-- start of PASSAGE SHOWN --

The key piece of advice is that when you meet customers you cannot be sure of their motivations. Because of this you need to be observant of their corporate culture and personal actions. There are some good example walkthroughs in the text.

In my experience, often when you see someone acting irrationally, it is only because you don’t know enough about the person or their situation. Many times the source is political. I personally detest “playing” politics, but not being aware of reality will make you far less effective.

Keeping Account Managers Happy

This is all about communication. Pre-call planning, not making concessions without prior discussion, and coordinated presentations are the cornerstones mentioned. The first part of the chapter also addressed the “rep envy” comments that arise from time to time. Understanding the ups and downs and additional pressures on an AE demonstrate the counterbalance to the (sometimes) higher pay and higher visibility.

In my experience, if you do most of things outlined in this book well, add good communication and a joint planning process, you will have a fantastic relationship with your AE. This is true even in lean times and even when personalities don’t mesh well.

Tactical Essentials

The third section covers specific elements of “evolved” SEs. Although you could probably just rename this chapter to “Miscellaneous.”  I will briefly highlight the main point of each.

Maintain a Proper Airtime Ratio

Don’t make the mistake of talking when you should be listening. While the correct ratio depends on the situation, a good rule of thumb is 50/50.

If you have a rep with you I would divide your 50 between the two of you.

Tee-Up the Conversation

Define process up front to your meetings. Establish a win/win reason for the conversation, define the steps to follow, and implement timelines.

Ask Thought-Provoking Questions

Ask open-ended questions, but not the same typical questions. Ask questions that generally require thought before answering such as “how do you see your systems evolving over time.”

I know what the author is getting at, but use these techniques very sparingly or you risk sounding contrived.

Look Expensive

You should look expensive because your products are expensive and you want to those perceptions aligned. You can overdue it but you should generally position yourself in the upper end of the spectrum.

Optimize Email Use

Be very careful with the words you use in email because nonverbal queues are not available. Understand the receiver may not interpret sarcasm or emotion in the text the way you meant them. Despite the ease of use, it is not a replacement for most types of conversations.

Plan What Not to Share

Rather than withholding information, this is more about focusing your communication down to the essential. When situations arise where you feel unethical about not sharing specific information, if you cannot work it out with your AE you should involve your manager.

See a Problem, Probe It

Instead of trying to resolve or provide a quick fix to a problem, engage the client and fully probe and understand the problem before jumping to a solution. Not only does this show a greater appreciation of the situation, it also provides more color so that can better target your reply.

Create a Gap

Think of a movie, it wouldn’t be much fun if you just cut to the ending. When presenting solutions, also demonstrate the process of how you arrived at the solution. Not only does it show a more thorough approach, but it builds anticipation for the unveiling.

-- end of PASSAGE SHOWN --
-- start of INFORMATION SHOWN --

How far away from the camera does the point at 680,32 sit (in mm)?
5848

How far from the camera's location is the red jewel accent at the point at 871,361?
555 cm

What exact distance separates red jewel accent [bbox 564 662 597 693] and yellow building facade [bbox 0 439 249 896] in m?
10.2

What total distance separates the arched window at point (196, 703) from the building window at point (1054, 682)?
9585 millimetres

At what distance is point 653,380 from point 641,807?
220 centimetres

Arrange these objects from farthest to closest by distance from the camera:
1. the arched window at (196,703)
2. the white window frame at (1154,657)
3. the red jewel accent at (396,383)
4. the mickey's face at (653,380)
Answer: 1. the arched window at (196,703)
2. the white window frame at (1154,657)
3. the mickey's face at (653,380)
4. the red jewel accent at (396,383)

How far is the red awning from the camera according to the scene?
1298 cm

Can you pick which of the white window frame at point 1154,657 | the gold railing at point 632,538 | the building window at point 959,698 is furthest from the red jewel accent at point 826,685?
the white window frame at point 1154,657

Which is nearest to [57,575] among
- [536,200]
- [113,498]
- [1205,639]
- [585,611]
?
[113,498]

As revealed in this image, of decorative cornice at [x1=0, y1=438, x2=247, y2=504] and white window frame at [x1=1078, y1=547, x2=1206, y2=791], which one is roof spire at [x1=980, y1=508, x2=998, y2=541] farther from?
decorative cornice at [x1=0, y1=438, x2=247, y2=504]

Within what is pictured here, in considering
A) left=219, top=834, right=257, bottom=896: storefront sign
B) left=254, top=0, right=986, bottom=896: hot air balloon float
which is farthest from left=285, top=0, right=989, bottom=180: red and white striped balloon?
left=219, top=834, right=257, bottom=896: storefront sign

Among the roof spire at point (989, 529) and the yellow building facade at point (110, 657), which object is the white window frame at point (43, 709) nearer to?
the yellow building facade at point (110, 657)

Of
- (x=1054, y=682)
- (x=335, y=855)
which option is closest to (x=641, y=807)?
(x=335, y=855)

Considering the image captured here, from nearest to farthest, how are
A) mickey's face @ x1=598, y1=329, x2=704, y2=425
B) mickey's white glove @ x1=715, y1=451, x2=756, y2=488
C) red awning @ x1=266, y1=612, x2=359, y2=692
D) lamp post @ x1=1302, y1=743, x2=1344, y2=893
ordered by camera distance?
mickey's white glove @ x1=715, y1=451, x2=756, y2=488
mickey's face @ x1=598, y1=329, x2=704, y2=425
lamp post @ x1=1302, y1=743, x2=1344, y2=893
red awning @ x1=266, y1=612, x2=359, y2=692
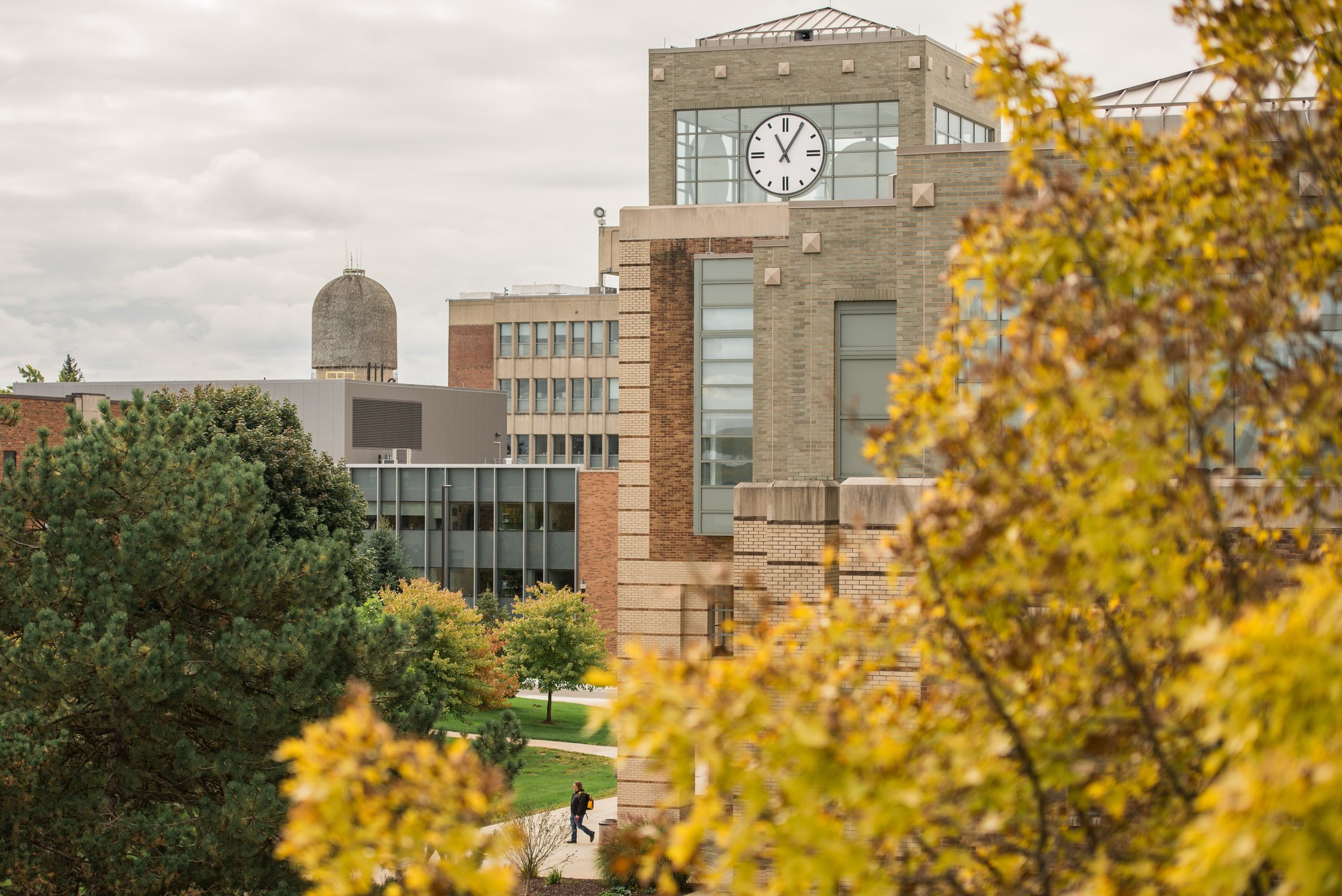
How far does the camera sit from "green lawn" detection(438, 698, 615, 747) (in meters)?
47.3

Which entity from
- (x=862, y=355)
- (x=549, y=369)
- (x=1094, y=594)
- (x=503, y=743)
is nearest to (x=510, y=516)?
(x=549, y=369)

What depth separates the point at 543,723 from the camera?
50469 mm

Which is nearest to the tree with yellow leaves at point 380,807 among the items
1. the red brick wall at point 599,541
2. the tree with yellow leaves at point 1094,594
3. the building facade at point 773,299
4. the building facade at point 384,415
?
the tree with yellow leaves at point 1094,594

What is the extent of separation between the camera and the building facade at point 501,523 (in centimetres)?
6756

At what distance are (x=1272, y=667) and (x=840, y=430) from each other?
721 inches

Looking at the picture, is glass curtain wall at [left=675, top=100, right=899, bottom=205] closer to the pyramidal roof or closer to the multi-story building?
the pyramidal roof

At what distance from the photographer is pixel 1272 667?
346 centimetres

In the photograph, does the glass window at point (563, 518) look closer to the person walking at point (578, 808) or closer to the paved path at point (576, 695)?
the paved path at point (576, 695)

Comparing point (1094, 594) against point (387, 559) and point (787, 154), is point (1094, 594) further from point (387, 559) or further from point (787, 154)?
point (387, 559)

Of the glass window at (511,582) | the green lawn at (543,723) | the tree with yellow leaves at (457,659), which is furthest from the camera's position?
the glass window at (511,582)

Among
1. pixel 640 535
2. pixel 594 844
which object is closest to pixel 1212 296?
pixel 640 535

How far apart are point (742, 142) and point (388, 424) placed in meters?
58.7

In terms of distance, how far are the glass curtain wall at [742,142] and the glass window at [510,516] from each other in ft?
135

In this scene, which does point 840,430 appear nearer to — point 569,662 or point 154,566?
point 154,566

-- end of INFORMATION SHOWN --

WHAT IS REQUIRED: Quote everything from "You should look" down to "types of conversations." in the book review above, word for word.

TASK RESULT:
You should look expensive because your products are expensive and you want to those perceptions aligned. You can overdue it but you should generally position yourself in the upper end of the spectrum.

Optimize Email Use

Be very careful with the words you use in email because nonverbal queues are not available. Understand the receiver may not interpret sarcasm or emotion in the text the way you meant them. Despite the ease of use, it is not a replacement for most types of conversations.